After admittedly spending most of its revenues on politics, PECG union officials must now give all non-union engineers a new opportunity to retroactively object and reclaim the portion of their forced dues spent for union activities unrelated to collective bargaining. Additionally, the court ruled that union officials failed to provide an independent audit of the union’s books and records, and must do so immediately.

National Right to Work Foundation attorneys originally filed the class-action suit, Hoirup v. PECG, in March 2002 on behalf of Donald Hoirup, an employee of the California Department of Conservation California Geologic Survey in Sacramento. The U.S. District Court order requires PECG union officials to provide all nonunion workers a notice of their right to object to paying fees equal to membership dues and collect a refund of all past illegally seized dues, with interest, no later than June 21. The amount that each objecting worker will receive will vary according to their length of employment.

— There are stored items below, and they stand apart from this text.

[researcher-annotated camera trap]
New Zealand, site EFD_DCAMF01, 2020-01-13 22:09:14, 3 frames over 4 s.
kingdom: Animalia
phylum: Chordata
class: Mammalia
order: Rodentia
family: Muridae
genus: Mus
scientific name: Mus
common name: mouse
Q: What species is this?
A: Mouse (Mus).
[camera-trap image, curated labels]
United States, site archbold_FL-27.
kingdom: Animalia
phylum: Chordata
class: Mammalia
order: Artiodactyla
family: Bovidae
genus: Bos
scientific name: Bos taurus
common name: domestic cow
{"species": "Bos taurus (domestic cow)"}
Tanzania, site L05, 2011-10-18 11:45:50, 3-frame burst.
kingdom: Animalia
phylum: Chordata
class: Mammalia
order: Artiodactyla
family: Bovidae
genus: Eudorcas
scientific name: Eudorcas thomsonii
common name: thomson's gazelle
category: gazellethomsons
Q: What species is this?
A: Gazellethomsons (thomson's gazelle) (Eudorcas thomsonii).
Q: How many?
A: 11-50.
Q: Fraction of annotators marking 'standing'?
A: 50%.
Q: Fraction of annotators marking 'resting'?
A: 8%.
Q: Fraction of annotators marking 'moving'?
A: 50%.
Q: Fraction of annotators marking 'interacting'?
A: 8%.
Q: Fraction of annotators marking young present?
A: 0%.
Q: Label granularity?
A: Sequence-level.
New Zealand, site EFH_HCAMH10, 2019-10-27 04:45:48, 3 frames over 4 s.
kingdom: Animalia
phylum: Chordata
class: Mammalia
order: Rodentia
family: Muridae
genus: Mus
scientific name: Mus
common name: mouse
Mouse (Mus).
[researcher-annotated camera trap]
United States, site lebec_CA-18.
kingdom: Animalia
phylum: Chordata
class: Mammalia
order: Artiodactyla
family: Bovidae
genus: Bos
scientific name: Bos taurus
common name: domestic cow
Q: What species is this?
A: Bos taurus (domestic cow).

“This ruling holds some of California’s government union officials to account for trampling workers’ rights,” said Stefan Gleason, Vice President of the National Right to Work Foundation. “However, as long as the state’s union officials have the government-granted privilege to order workers to ‘pay up or be fired,’ such abuses will inevitably continue.”

The PECG is one of California’s most politically active unions. Union officials have seized compulsory dues from workers and used them to fund ballot initiatives and other political activities. According to the union’s own records, over three-fourths of PECG’s $8.1 million annual budget for the year 2000 was used for political activities.

On April 1, 1999, the newly elected Governor Gray Davis signed the union pact that forced all workers to pay illegally high dues to PECG union officials.

According to the constitutional protections construed by the U.S. Supreme Court in the Foundation-won decisions of Abood v. Detroit Board of Education and Lehnert v. Ferris Faculty Association, union officials may not collect compulsory dues spent on activities unrelated to collective bargaining. Politics, lobbying, public relations, and other non-bargaining activities are non-chargeable to employees who have exercised their right to refrain from formal union membership. Moreover, under the Foundation-won Chicago Teachers v. Hudson decision, union officials must provide an independent audit of the union’s expenditures to all non-union members as a precondition to collecting any compulsory dues.